*TEXT PROVIDED:*
--------
We went to Lake Burbury on the way to Hobart. There is an amazing view from the lookout of the surrounding mountains and of the lake.
Written Oct 3, 2005
Spion kop is a lookout that gives great panoramic views across Queesntwon and the Mount Lyell mine. It aslo looks over the gravel football pitch that the local team play on. It is gravel because of the high rainfall that Queenstown experiences.
Written Oct 3, 2005
Queenstown is Tasmania's "Wild West", the last place most tourists would want to wander. However the key attraction here is the recently opened "Abt Wilderness Railway". At a price it will take you to the "most beautiful town on the island" Strahan, well out of sight of Queenstown Strahaners may tell you.
Stay a few hours or even a night in Queenstown and walk around a rambling old mining town. If it's raining all the better, as this is when the true colours of this town come out. It rains 300 days of the year in Queenstown!
--------
*GIVEN ENTRIES:*
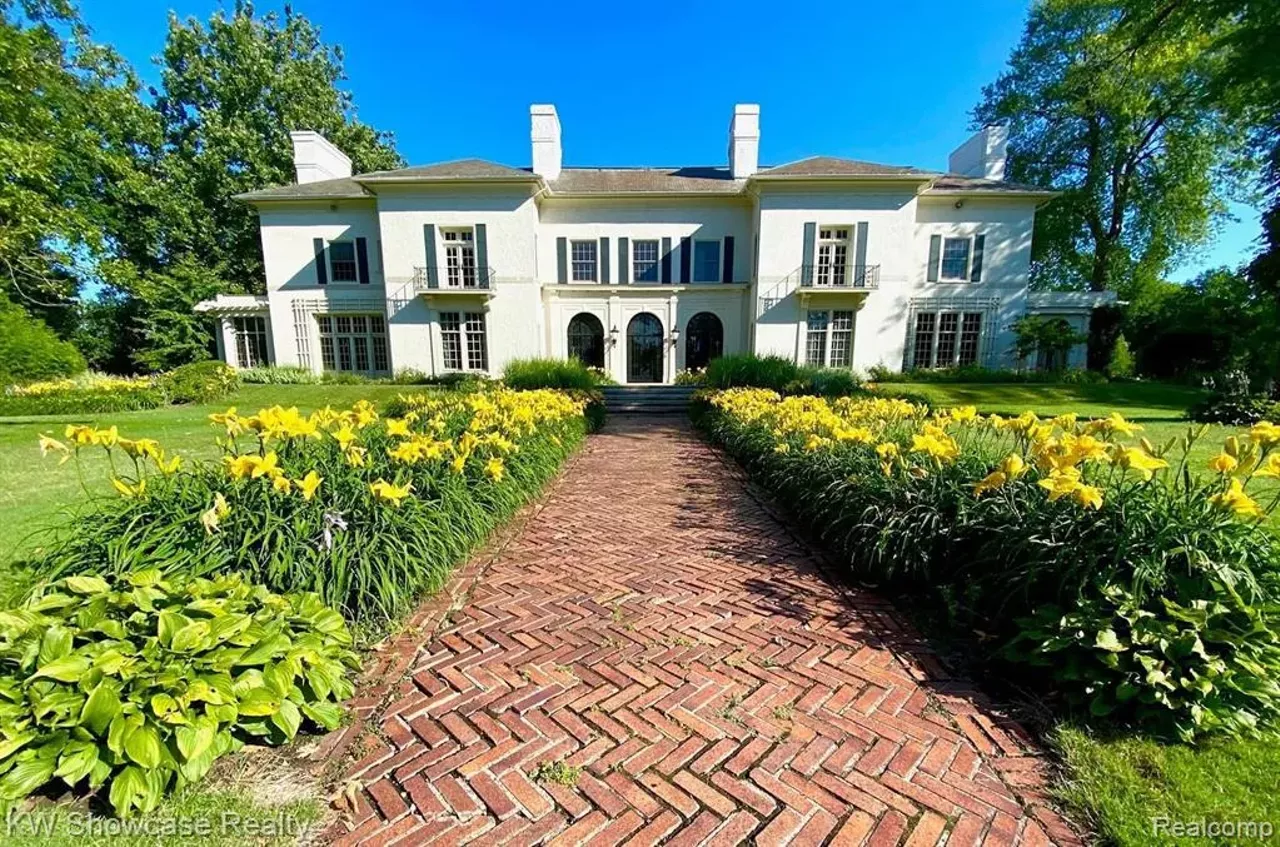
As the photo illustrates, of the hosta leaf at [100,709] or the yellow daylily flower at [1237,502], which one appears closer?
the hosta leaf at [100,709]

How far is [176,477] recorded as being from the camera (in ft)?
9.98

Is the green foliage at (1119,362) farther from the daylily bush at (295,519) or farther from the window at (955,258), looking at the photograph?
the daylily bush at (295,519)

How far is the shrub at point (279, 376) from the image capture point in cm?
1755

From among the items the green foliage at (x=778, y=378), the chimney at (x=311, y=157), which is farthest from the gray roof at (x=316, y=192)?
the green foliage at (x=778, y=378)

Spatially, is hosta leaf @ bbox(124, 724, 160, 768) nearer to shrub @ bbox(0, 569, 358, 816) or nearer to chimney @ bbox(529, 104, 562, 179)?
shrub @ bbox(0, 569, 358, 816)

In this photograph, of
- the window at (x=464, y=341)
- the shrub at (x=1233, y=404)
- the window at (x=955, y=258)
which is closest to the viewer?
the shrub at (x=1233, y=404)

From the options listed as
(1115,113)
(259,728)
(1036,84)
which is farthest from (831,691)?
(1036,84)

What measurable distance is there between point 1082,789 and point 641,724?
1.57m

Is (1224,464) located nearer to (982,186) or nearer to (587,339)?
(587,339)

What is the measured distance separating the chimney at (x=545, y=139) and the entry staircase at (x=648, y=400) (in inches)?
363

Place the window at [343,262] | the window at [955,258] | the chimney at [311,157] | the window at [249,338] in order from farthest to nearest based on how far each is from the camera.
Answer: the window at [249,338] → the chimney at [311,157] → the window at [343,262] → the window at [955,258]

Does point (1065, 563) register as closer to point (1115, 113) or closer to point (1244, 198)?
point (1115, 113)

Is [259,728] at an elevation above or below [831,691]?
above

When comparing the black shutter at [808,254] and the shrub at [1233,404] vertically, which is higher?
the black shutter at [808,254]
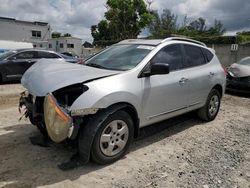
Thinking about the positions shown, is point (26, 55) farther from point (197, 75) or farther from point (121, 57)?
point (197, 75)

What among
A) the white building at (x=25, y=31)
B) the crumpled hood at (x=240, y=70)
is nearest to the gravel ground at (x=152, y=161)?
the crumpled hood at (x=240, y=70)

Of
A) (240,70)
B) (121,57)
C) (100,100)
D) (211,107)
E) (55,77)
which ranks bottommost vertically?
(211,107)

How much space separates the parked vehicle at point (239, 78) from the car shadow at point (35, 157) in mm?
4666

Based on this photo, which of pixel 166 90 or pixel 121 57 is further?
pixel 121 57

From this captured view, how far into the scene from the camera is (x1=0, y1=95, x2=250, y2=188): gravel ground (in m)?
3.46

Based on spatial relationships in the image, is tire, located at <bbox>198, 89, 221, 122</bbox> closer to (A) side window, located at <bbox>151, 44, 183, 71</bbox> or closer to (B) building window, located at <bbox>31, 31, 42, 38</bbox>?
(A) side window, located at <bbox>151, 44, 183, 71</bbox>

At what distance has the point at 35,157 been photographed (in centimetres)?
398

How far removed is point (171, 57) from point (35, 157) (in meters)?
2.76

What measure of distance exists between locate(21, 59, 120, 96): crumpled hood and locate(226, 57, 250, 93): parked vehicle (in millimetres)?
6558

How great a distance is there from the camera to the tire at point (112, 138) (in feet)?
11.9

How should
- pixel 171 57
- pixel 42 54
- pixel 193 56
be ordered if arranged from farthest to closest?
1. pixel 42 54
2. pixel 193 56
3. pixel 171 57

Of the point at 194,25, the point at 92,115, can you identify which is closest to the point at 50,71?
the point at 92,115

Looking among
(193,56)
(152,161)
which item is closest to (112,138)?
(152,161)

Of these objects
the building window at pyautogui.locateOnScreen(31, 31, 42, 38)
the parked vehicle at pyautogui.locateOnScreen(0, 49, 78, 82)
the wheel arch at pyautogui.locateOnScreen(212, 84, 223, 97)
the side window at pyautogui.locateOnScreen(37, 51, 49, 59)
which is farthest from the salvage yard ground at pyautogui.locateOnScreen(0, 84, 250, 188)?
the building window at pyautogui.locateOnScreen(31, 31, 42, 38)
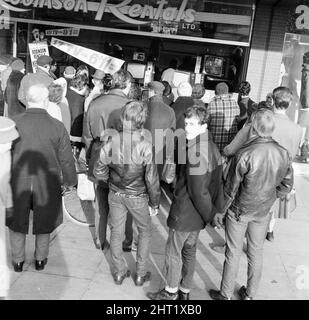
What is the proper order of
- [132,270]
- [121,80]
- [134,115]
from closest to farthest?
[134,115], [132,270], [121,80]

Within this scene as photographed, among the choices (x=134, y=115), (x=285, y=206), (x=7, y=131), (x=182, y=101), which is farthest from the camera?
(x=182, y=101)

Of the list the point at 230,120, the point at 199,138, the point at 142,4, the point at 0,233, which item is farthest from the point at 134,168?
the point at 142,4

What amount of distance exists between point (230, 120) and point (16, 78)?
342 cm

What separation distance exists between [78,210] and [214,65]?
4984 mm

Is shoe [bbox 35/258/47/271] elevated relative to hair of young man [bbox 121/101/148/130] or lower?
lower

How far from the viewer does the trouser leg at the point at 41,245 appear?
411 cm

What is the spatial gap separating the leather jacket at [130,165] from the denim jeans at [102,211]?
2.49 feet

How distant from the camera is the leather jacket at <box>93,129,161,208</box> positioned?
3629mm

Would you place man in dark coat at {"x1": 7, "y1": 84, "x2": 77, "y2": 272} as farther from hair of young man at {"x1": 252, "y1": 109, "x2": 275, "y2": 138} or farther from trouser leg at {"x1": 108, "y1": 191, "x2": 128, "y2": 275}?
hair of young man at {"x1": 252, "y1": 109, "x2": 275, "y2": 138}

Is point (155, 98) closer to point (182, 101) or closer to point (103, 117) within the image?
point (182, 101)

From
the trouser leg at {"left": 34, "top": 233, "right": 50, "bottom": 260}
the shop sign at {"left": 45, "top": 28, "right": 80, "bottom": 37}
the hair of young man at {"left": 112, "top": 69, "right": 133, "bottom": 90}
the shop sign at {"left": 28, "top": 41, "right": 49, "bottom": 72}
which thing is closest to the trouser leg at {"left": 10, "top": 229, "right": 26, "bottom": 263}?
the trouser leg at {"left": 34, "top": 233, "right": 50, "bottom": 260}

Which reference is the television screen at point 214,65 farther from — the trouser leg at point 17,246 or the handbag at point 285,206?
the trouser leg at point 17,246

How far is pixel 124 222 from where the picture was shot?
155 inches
--------
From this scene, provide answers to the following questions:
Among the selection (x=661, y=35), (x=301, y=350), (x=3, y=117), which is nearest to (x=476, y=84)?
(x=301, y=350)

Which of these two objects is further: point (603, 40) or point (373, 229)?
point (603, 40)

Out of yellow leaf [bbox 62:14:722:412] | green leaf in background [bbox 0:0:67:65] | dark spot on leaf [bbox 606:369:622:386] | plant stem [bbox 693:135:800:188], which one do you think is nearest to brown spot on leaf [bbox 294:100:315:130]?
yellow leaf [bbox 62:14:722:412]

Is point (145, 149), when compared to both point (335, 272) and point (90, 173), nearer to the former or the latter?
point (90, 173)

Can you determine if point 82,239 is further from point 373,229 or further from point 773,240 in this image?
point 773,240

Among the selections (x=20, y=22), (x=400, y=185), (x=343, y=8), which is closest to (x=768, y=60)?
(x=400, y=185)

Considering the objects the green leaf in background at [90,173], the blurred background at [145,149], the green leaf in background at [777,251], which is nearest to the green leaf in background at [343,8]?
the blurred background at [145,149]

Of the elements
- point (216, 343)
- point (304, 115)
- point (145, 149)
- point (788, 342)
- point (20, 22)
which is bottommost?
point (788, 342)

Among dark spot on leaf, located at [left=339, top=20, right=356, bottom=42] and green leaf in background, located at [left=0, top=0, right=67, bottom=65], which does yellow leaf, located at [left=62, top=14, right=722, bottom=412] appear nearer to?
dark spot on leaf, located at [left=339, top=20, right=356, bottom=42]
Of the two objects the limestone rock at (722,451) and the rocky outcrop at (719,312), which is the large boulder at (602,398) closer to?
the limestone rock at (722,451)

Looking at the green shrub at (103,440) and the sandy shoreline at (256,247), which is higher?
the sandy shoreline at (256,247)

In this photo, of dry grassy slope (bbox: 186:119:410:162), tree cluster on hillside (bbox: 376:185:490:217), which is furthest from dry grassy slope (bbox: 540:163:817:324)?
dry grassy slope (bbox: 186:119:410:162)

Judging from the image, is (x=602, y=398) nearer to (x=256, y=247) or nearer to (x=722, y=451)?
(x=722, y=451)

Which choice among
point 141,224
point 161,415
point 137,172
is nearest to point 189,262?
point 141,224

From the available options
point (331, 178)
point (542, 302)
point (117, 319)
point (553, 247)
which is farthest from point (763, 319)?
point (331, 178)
--------
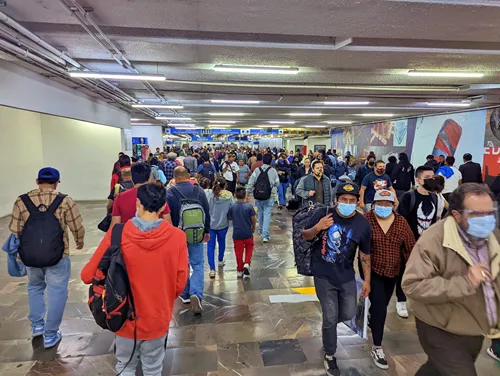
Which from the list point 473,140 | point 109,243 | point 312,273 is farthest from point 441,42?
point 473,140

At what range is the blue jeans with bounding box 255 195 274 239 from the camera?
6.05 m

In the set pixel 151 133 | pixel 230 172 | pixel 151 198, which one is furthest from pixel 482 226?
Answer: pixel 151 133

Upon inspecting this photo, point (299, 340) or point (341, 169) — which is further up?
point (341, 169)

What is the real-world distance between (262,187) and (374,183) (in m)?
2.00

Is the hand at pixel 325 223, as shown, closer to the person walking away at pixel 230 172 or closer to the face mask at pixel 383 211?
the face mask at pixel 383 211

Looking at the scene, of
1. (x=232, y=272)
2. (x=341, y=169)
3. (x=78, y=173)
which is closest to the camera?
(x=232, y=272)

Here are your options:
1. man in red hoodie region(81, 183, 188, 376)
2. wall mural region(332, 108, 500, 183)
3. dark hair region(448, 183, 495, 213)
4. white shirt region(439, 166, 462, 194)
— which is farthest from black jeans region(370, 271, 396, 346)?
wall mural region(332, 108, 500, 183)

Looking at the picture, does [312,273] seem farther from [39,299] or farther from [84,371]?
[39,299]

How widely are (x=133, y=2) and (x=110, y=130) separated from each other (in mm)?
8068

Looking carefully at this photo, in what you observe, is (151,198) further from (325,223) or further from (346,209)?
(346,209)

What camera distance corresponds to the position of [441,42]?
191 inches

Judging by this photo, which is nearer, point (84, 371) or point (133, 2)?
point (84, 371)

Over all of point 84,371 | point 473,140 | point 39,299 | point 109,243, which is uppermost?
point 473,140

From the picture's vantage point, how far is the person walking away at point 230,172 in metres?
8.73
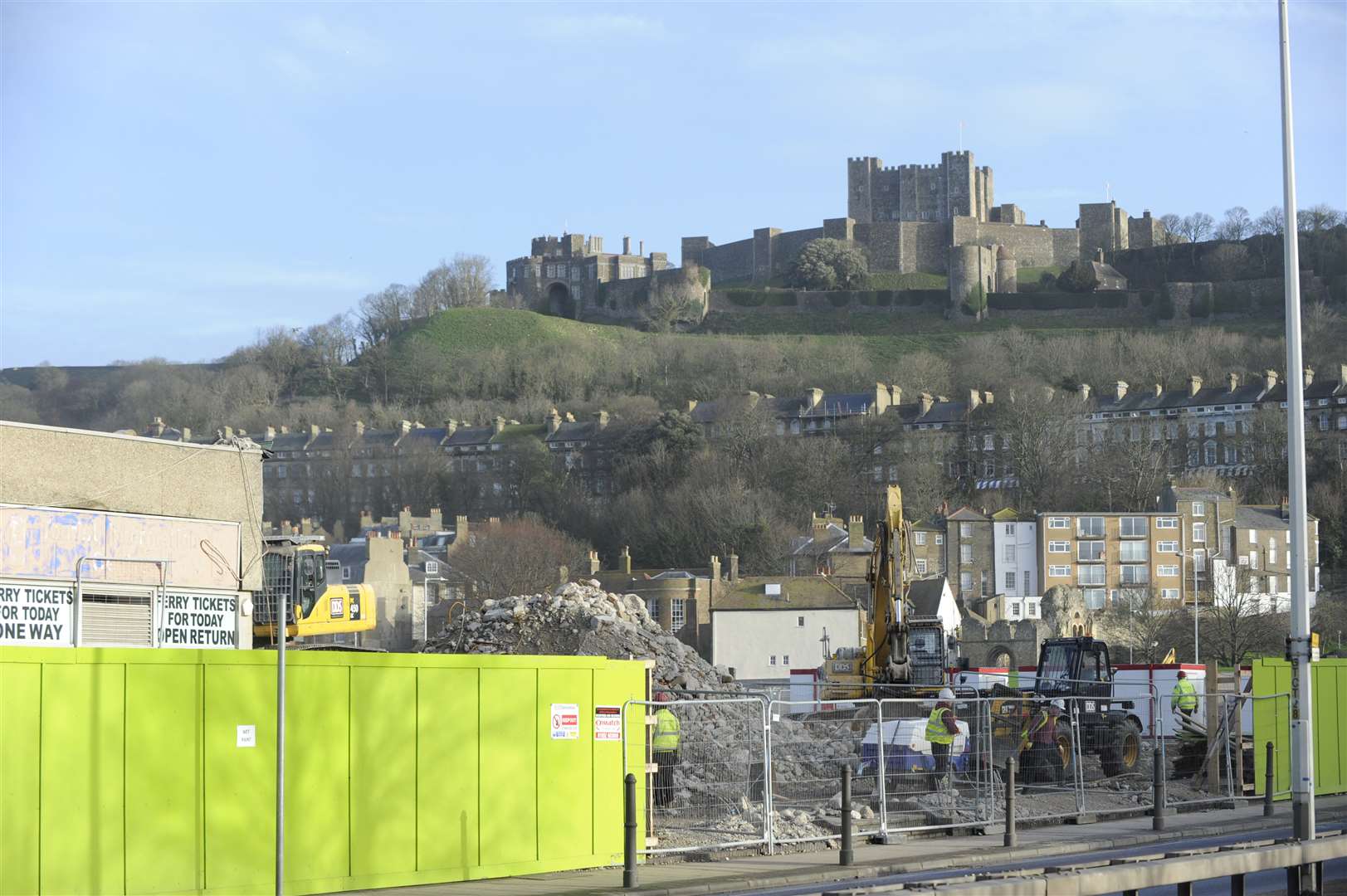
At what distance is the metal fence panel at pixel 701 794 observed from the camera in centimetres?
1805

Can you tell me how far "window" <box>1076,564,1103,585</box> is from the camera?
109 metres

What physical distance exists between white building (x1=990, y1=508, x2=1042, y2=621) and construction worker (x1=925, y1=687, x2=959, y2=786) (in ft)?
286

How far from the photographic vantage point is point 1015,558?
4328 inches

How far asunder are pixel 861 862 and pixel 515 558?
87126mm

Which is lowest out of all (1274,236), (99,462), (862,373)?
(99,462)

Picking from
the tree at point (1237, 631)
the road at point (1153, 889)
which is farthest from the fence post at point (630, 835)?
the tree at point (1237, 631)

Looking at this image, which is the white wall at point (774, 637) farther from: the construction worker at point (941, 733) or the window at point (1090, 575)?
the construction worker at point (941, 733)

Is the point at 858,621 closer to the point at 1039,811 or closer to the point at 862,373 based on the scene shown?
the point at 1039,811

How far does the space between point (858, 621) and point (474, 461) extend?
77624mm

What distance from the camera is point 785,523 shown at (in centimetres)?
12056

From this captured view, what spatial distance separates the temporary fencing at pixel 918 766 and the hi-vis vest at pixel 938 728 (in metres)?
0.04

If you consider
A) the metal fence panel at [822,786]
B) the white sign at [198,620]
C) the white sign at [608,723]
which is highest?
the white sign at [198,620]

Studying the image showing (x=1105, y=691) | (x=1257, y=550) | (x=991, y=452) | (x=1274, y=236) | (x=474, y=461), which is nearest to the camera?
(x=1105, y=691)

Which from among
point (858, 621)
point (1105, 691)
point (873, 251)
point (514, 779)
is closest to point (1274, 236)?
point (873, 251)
--------
*WHAT YOU WILL DO:* Reproduce the Queenstown travel notes above word for word, line by line.

*RESULT BELOW:*
We went to Lake Burbury on the way to Hobart. There is an amazing view from the lookout of the surrounding mountains and of the lake.
Written Oct 3, 2005
Spion kop is a lookout that gives great panoramic views across Queesntwon and the Mount Lyell mine. It aslo looks over the gravel football pitch that the local team play on. It is gravel because of the high rainfall that Queenstown experiences.
Written Oct 3, 2005
Queenstown is Tasmania's "Wild West", the last place most tourists would want to wander. However the key attraction here is the recently opened "Abt Wilderness Railway". At a price it will take you to the "most beautiful town on the island" Strahan, well out of sight of Queenstown Strahaners may tell you.
Stay a few hours or even a night in Queenstown and walk around a rambling old mining town. If it's raining all the better, as this is when the true colours of this town come out. It rains 300 days of the year in Queenstown!